The Deschutes County District Attorney’s Office said Friday it is working with local and national organizations to train for and fund a Deschutes County Veterans Treatment Court.
VTCs are specialty courts specifically tailored to address the issues that commonly surround a veteran’s entry into the criminal justice system.
In a news release Friday, the office said, "While District Attorney Patrick Flaherty is aware that most veterans are strengthened by their military service, combat exposure has left a growing number of veterans with serious Post-Traumatic Stress Disorder (PTSD) and Traumatic Brain Injury (TBI) conditions."
One in five veterans has symptoms of a mental health disorder or cognitive impairment, he said. One in six veterans who served in Operation Enduring Freedom and Operation Iraqi Freedom suffers from a substance abuse issue.
Also, research now demonstrates a link between substance abuse and combat–related mental illness.

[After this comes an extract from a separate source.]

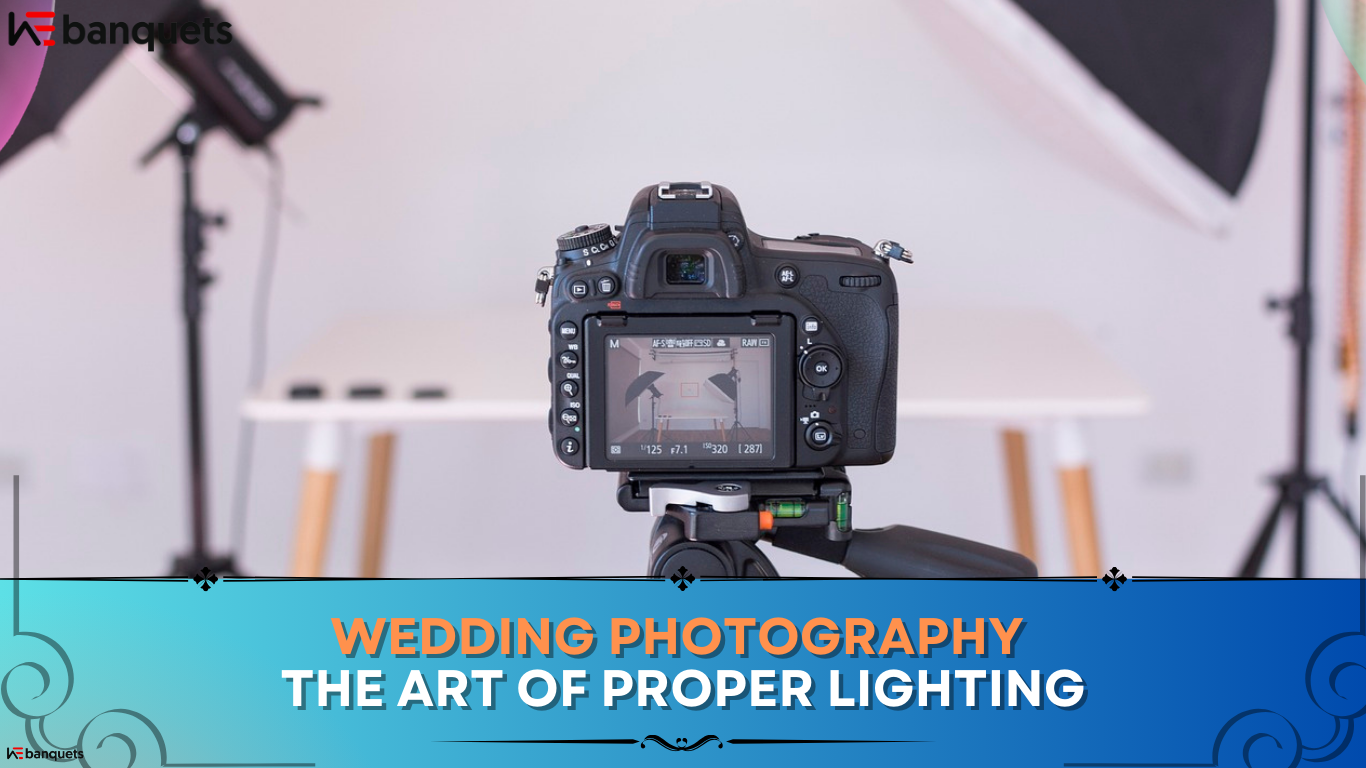 Wedding photography: The art of proper lighting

Left untreated, these mental health disorders often lead to a combat veteran’s entanglement with the criminal courts.
The VTC model requires regular court appearances, attendance at treatment sessions and frequent and random testing for substance use (drug and/or alcohol). Veterans, given their past military experience, respond favorably to this structured environment.
Some will struggle; it is exactly these veterans who are most in need of the VTC program. Absent the VTC structure, these veterans may reoffend.
VTCs provide a successful and proven avenue to allow theses combat veterans to meet their obligations to themselves, the court, and their community.
The expectation is that these veterans will ultimately return to their families and communities with dignity and life skills that will decrease the likelihood of recidivism.
Flaherty has taken the initiative to apply for nationally recognized VTC training programs and work with local non-profit groups and agencies to move toward VTC implementation in Deschutes County.
Deschutes County was recently selected for 2014 participation in the Veterans Treatment Court Planning Initiative training program sponsored by Alexandria, Virginia-based Justice for Vets. Further,
Flaherty’s team expects to observe and train with an active VTC this year.